The following socialization assessment model was adapted from a study published in Animals, an international peer-reviewed open access journal. To read more about this study, visit alleycat.org/Research.
Examples of tests for socialized cat behaviors include:
Greeting without opening the cage. Immediately or over time, a socialized cat may approach the greeter, stay where they are with relaxed posture, or vocalize (meow) in response. An unsocialized cat will consistently move away from the greeter, watch the greeter carefully, have tense posture, or hiss or growl.
Putting a hand on the cage door or cracking the door open. A socialized cat may eventually approach the staff member, or at least be less guarded, having a relaxed posture and ears up. An unsocialized cat will not approach and may shy away, may hiss or growl, and will watch the staff member closely.
Introducing toys and play. Socialized cats will pay attention to the toys and play with them, showing they can relax and have fun in the presence of a person. An unsocialized cat may not play and is more likely to just keep wary eyes on the staff member.

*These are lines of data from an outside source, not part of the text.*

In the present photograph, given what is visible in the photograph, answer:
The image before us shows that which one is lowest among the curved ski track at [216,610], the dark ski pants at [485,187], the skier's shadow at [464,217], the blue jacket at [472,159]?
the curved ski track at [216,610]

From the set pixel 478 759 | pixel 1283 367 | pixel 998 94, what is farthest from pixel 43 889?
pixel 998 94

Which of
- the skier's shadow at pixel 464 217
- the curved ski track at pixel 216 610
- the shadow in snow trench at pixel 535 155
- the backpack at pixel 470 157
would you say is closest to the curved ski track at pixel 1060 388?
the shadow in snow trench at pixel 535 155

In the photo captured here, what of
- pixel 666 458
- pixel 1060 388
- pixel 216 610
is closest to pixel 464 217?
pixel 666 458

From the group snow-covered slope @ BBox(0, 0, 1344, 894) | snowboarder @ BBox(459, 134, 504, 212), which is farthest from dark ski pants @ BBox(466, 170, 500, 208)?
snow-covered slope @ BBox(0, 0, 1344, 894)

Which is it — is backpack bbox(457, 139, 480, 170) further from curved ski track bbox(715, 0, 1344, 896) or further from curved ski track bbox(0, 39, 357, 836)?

Touching cats with a wand or other tool. Socialized cats may enjoy the touch, sniff at or attempt to play with the wand, or just calmly allow the contact. An unsocialized cat will consistently move away from or stiffen at the touch and may hiss or growl.
After three days of these tests, shelter staff will have a clearer idea of whether a cat is socialized. Then they will know how to proceed to provide the best possible outcome for that cat.
To help more socialized cats get comfortable and show their true colors, shelter professionals can also adopt practices that are soothing and positive for cats. These methods can include enrichment activities like play times with toys to distract a cat from the scary shelter environment. It’s also helpful to appeal to cats’ senses with tactics like spraying calming pheromones.
Remember: Cats thrive with predictability. Create and stick to a consistent schedule for cats. They’ll be most comfortable and confident if a shelter feeds, cleans, interacts with them, and turns the lights out at the same time every day.
A Blueprint for Change Help your local animal shelter make humane changes to save cats, socialized or unsocialized. Alley Cat Allies has a guide to shelter transformation at alleycat.org/Transform.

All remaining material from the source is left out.